- Instruções de trabalho -
1. Resuma o trecho em duas frases.
2. Transcreva do trecho, sem nenhuma alteração, a passagem que começa com "Tim Maia nos" e segue até "tão diferente assim.".

- Trecho do texto -
......
Tim Maia nos anos 80 aderiu a uma seita chamada “Universo em Desencanto” criada por um obscuro guru da baixada fluminense (Manoel Jacintho Coelho, falecido em 1991) e que se baseava na interação de humanos com alienígenas, que iriam nos controlar, orientar e, por fim, nos salvar da eterna danação. Quando perguntado sobre o criador dessa religião ele respondeu: “Um dia o mundo inteiro conhecerá seu nome e sua obra”.

Essa visão teleológica do mestre Tim Maia é tão absurda quanto imaginar que um auto proclamado profeta-carpinteiro analfabeto da palestina (uma espécie de Belford Roxo para o império Romano) pudesse ser uma personalidade venerada depois de quase 2000 anos de sua morte. Afinal, acreditar em anjos ou ETs não é tão diferente assim.

Tim Maia foi um Paulo de Tarso que não deu certo.

Minha intenção, ao escrever esses parágrafos, foi afirmar que uma mensagem, por melhor que seja, precisa de uma série tão complexa quanto imprevisível de elementos para se tornar hegemônica. A ideia de que a mensagem de Jesus sobreviveu pela “verdade” que carrega é, para mim, insuficiente, para não dizer ingênua. Se isso fosse verdade – a potência imanente de uma evidência – então não teríamos 91% de partos na pior posição do mundo para parir. Bastaria observar a realidade histórica e as que emergem dos estudos para que a posição de parir fosse mudada para melhor. Pois eu repito: a verdade por si é INSUFICIENTE. O cristianismo é uma mistura de mensagem para os pobres (do Sermão da Montanha), ativismo libertário (na figura do Messias – um lutador pela libertação palestina) a atuação política de Paulo (um romano que se envolveu na causa) e mais uma série de coincidências e contextos históricos. Não foi a verdade da mensagem – mesmo que se acredite nela – mas as circunstâncias.

Realmente a Galileia estaria para o Império Romano como uma pequena cidade do interior está para o contexto do Brasil. Uma poeira perdida no mapa, desimportante e sem potência para ameaçar as bases de um Império sólido e gigantesco. Tão sem importância era que os romanos sequer deixaram uma parede em pé quando a retomaram no ano 70. Por isso é que a mensagem de Jesus precisa ser entendida nesse caldo cultural em que se encontrava a Europa e o Oriente médio há dois mil anos, o contexto do colonialismo romano e sua “pax”. Jesus, seja lá quem tenha sido de verdade, é fruto dessa efervescência, e sua mensagem se tornou hegemônica por uma miríade de fatores, entre eles o fato de ser uma bela história a ser contada.
......
- Dados fornecidos -
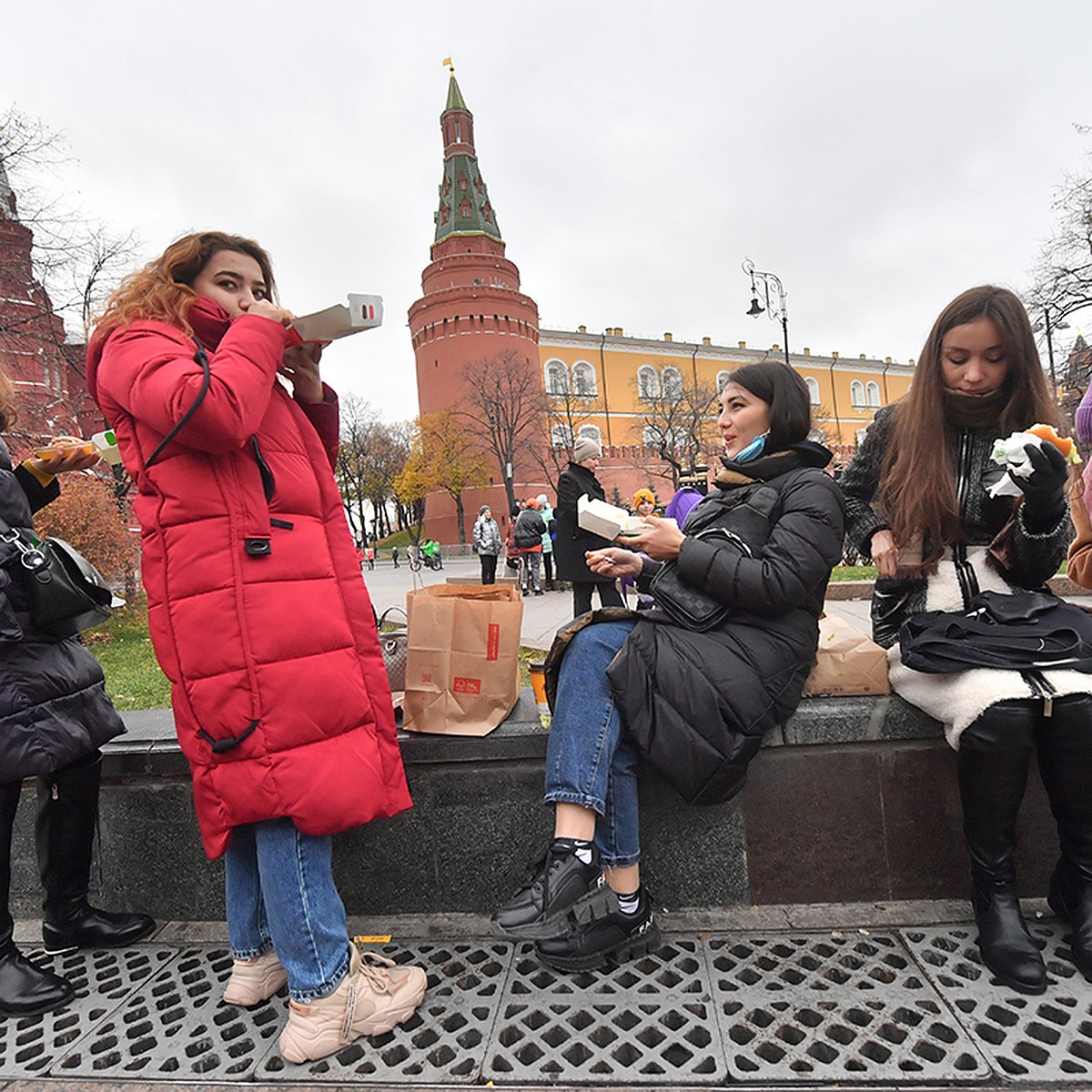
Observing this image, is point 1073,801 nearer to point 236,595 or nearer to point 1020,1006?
point 1020,1006

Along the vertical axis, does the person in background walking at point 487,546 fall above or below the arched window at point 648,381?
below

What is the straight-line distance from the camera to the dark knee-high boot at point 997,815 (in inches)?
79.0

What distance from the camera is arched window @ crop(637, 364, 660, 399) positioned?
6919cm

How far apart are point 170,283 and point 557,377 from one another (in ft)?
214

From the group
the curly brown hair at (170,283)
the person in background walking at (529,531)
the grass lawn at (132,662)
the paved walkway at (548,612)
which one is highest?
the curly brown hair at (170,283)

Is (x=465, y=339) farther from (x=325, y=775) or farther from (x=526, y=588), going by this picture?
→ (x=325, y=775)

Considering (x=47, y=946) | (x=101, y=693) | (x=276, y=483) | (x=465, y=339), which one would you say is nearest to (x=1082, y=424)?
(x=276, y=483)

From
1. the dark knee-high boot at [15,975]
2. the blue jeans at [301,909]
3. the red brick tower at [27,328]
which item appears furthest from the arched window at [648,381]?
the blue jeans at [301,909]

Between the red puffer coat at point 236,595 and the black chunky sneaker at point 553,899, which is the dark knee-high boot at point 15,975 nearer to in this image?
the red puffer coat at point 236,595

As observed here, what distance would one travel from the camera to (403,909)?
258 centimetres

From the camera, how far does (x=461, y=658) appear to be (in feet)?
7.93

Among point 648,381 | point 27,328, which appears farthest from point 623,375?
point 27,328

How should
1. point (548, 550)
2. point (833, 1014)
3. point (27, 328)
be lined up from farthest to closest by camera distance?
point (27, 328) < point (548, 550) < point (833, 1014)

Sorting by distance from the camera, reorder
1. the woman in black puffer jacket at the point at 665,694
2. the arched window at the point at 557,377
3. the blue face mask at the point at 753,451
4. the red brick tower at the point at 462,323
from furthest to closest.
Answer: the arched window at the point at 557,377, the red brick tower at the point at 462,323, the blue face mask at the point at 753,451, the woman in black puffer jacket at the point at 665,694
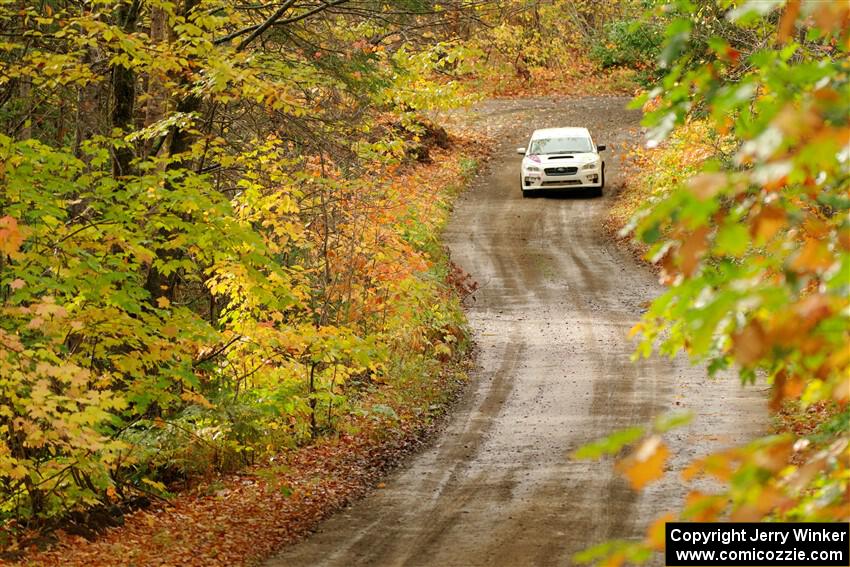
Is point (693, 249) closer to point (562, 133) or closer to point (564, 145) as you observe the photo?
point (564, 145)

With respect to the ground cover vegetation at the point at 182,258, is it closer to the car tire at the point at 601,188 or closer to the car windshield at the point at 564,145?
the car windshield at the point at 564,145

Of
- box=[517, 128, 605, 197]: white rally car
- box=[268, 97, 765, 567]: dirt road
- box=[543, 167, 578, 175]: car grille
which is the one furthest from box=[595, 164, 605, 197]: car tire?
box=[268, 97, 765, 567]: dirt road

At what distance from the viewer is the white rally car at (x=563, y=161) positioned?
29781mm

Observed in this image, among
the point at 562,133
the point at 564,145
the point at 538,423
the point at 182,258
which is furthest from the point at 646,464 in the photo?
the point at 562,133

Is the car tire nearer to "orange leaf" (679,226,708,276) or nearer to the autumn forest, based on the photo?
the autumn forest

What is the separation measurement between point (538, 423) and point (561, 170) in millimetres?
17520

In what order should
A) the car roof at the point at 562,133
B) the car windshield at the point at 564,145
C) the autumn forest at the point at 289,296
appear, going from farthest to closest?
the car roof at the point at 562,133
the car windshield at the point at 564,145
the autumn forest at the point at 289,296

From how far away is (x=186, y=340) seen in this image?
388 inches

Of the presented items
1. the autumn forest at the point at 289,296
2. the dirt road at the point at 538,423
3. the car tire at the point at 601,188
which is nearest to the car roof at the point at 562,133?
the car tire at the point at 601,188

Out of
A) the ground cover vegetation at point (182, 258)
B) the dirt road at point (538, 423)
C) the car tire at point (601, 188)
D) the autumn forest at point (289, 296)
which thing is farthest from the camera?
the car tire at point (601, 188)

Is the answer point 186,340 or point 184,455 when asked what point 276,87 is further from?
point 184,455

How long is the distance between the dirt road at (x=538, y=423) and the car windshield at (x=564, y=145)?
329cm

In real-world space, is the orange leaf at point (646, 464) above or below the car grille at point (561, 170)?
above

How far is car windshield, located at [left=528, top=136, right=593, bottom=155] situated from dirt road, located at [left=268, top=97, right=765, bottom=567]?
3292 millimetres
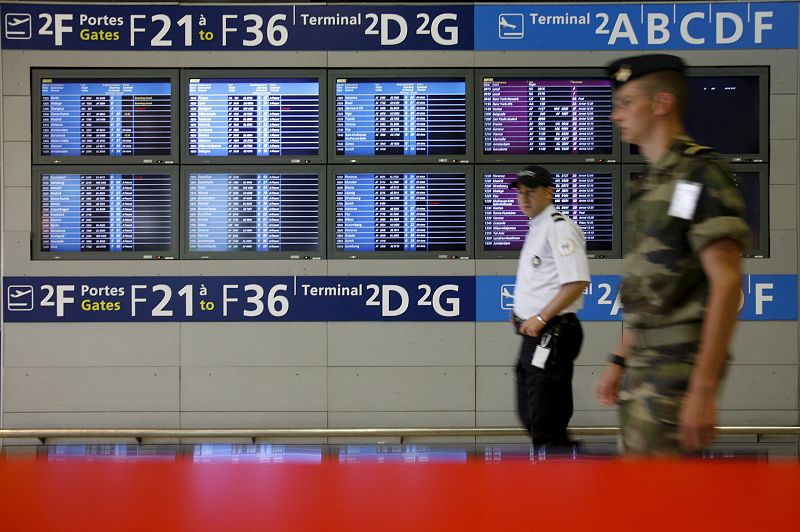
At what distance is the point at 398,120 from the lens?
18.8 ft

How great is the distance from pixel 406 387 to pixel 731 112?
9.94ft

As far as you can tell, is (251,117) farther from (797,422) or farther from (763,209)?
(797,422)

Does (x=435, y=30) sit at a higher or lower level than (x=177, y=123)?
higher

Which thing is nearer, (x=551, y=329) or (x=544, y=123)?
(x=551, y=329)

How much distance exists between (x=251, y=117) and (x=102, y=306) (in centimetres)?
171

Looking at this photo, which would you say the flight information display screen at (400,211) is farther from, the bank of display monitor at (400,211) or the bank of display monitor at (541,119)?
the bank of display monitor at (541,119)

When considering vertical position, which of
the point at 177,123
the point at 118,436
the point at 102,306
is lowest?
the point at 118,436

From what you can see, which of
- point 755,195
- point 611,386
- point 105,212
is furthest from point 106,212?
point 755,195

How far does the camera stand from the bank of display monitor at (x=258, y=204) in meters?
5.71

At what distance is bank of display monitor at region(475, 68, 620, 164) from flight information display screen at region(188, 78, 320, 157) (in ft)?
4.04

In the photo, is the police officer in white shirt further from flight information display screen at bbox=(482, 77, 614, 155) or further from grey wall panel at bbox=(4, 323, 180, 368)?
grey wall panel at bbox=(4, 323, 180, 368)

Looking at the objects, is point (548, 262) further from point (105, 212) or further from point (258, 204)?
point (105, 212)

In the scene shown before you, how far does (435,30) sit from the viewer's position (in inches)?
227

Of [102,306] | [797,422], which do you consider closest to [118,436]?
[102,306]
......
- Conjunto de respostas -
1. O trecho compara a adesão de Tim Maia à seita "Universo em Desencanto", cujo criador, segundo ele, um dia seria conhecido pelo mundo inteiro, à improvável veneração de Jesus quase 2000 anos após sua morte. Segundo o trecho, uma mensagem não se torna hegemônica apenas pela verdade que carrega, e a de Jesus se impôs por uma miríade de fatores e circunstâncias históricas, entre eles o fato de ser uma bela história a ser contada.

2.
Tim Maia nos anos 80 aderiu a uma seita chamada “Universo em Desencanto” criada por um obscuro guru da baixada fluminense (Manoel Jacintho Coelho, falecido em 1991) e que se baseava na interação de humanos com alienígenas, que iriam nos controlar, orientar e, por fim, nos salvar da eterna danação. Quando perguntado sobre o criador dessa religião ele respondeu: “Um dia o mundo inteiro conhecerá seu nome e sua obra”.

Essa visão teleológica do mestre Tim Maia é tão absurda quanto imaginar que um auto proclamado profeta-carpinteiro analfabeto da palestina (uma espécie de Belford Roxo para o império Romano) pudesse ser uma personalidade venerada depois de quase 2000 anos de sua morte. Afinal, acreditar em anjos ou ETs não é tão diferente assim.